For example, what inspired this over a typical paginated API that lets you sort old to new with an afterId parameter?
If instead the client paginated by lastEventTimestamp, then a server that for any reason no longer had a particular event UUID could at least start at the following one.
I also think using UUID alone isn't the best way to make the ID number. If events only come from one source, then just using autoincrementing will work (like NNTP does for article numbers within a group); being able to request by time might also work (which is also something that NNTP does).
What is the intention there though. Is this for social media type feeds, or is this meant for synchronising data (at the extreme for DB replication for example!).
What if anything is expected of the producer in terms of how long to store events?
I believe cloud events are most common in Kafka-adjacent or event-driven architectures but I think they're used in some GCP serverless things, too
Yep, any opportunity to not reinvent stuff is a big win.
But I'm wary of layers upon layers. I'm thinking of how this could be combined with MQTT... it doesn't seem totally redundant.
Cursors are actually better because you can put any kind of sort order in there. This "lastEventId" seems to be strictly chronological.
Use HTTP server-sent events instead. Those can keep the connection open so you don't have to poll to get real-time updates and they will also let you resume from the last entry you saw previously.
https://developer.mozilla.org/en-US/docs/Web/API/Server-sent...
SSE works with normal load balancing the same as regular request/response. It's only stateful if you make your server stateful.
I would also rather not have a handful of long-polling loops pollute the network tab.
With SSE the server has to be stateful, for load balancing to work you need to be able to migrate connections between servers. Some proxies / load balancers don’t like long lasting connections and will tear them down if there has been no traffic so your need to constantly send a heart beat.
I have deployed SSE, I love the technology, I wouldn’t deploy it if I don’t control the end devices and everything in between, I would just do long polling.
> With SSE the server has to be stateful, for load balancing to work you need to be able to migrate connections between servers.
Weird take. SSE is inherently stateful, sure, in the sense that it generally expects there to be a single long-lived connection between the client and the server, thru which events are emitted. Purpose of that being that it's a more efficient way to stream data from server to client -- for specific use cases -- than having the client long-poll on an endpoint.
What would be a scalable alternative?
Simple edge-case why this is a reasonable approach. Load balancer sends request to server A, server A sends response and goes offline, now load balancer has to send all request to server B->Z until server A comes back online. If the session data was stored on server A all users who were previously communicating to server A now lost their session data, probably reprompting a sign-in etc
Theres some state you can store in a cookie, hopefully said state isn’t in any was mean to be trusted since rule 1 of web is you don’t trust the client. Simple case of a JWT for auth, you still need to validate the JWT is issued by you and hasn’t been invalidated, ie a DB lookup.
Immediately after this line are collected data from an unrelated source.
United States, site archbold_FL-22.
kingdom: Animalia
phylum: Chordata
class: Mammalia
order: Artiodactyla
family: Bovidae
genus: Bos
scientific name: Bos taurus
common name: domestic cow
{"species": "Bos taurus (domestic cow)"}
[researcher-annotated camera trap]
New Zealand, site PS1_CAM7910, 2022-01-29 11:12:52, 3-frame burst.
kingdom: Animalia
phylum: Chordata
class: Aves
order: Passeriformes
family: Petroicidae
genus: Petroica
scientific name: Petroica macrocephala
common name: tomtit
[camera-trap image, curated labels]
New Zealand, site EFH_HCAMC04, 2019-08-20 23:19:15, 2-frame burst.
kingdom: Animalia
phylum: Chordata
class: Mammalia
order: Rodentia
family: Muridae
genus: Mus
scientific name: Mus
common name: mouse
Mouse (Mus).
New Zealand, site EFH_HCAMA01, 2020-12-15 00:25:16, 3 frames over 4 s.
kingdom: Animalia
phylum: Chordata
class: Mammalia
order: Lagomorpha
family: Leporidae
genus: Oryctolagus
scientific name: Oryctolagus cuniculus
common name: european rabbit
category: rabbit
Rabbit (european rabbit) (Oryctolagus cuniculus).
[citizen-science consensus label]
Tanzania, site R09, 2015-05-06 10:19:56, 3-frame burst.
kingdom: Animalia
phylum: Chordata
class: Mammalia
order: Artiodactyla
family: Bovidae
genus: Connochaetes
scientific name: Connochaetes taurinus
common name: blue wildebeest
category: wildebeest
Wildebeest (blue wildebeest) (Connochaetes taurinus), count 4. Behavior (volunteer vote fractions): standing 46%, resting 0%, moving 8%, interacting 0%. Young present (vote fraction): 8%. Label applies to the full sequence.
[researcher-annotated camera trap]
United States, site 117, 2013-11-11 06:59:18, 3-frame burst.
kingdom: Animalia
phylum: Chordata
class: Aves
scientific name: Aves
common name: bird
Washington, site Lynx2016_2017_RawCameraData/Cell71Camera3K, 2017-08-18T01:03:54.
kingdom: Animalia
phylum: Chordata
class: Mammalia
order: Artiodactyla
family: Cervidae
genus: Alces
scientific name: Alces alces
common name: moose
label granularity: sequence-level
Moving the session data to a JWT stores some session data in the JWT but then you need to validate the JWT on each request which depending on your architecture might be less overhead but it still means you need some state stored in a KV/DB and it cannot be stored on server same as with a session, this might legitimately be less state, just a JWT id of some sort and whether it’s not revoke but it cannot exist on the server, it needs to be persistent.
And I too naively believed there won’t be a need for ping/pong, then my code hit the real world and ping/pong with aliveness checks was in the very next commit because not only do load balancers and proxies decide to kill your connection, they will do it without actually closing the socket for some timeout so your server and client is still blissfully unaware the connection is dead. This may be a bug, but it’s in some random device on the internet which means I have to work around it.
Long polling might run into the same issues but in my experience it hasn’t.
I really do encourage you to actually implement this kind of pattern in production for a reasonable number of users and time, there’s a reason so many people recommend just using long polling.
This also assumes long running servers, long polling would fall back to just boring old polling, SSE would be more expensive if your architecture involves “serverless”.
Realistically I still have SSE in production, on networks I can control all the devices in the chain because otherwise things just randomly break…
Last event ID is not mandatory. You may omit event IDs and not deal with last event ID headers at all.
More importantly, the client is sending the last event ID header. Not the server. The only state in the server is a list of events somewhere which you would have to have anyway if you want clients to receive events that occurred when they were not connected or if you allowed clients to fetch a subset of them like with long-polling.
So there is really no difference at all here with regards to long-polling
(Details in the previous thread on HTTP Feeds: https://news.ycombinator.com/item?id=30908492 )
If you have to use H1 for some reason you can easily prune connections with the browser visibility api.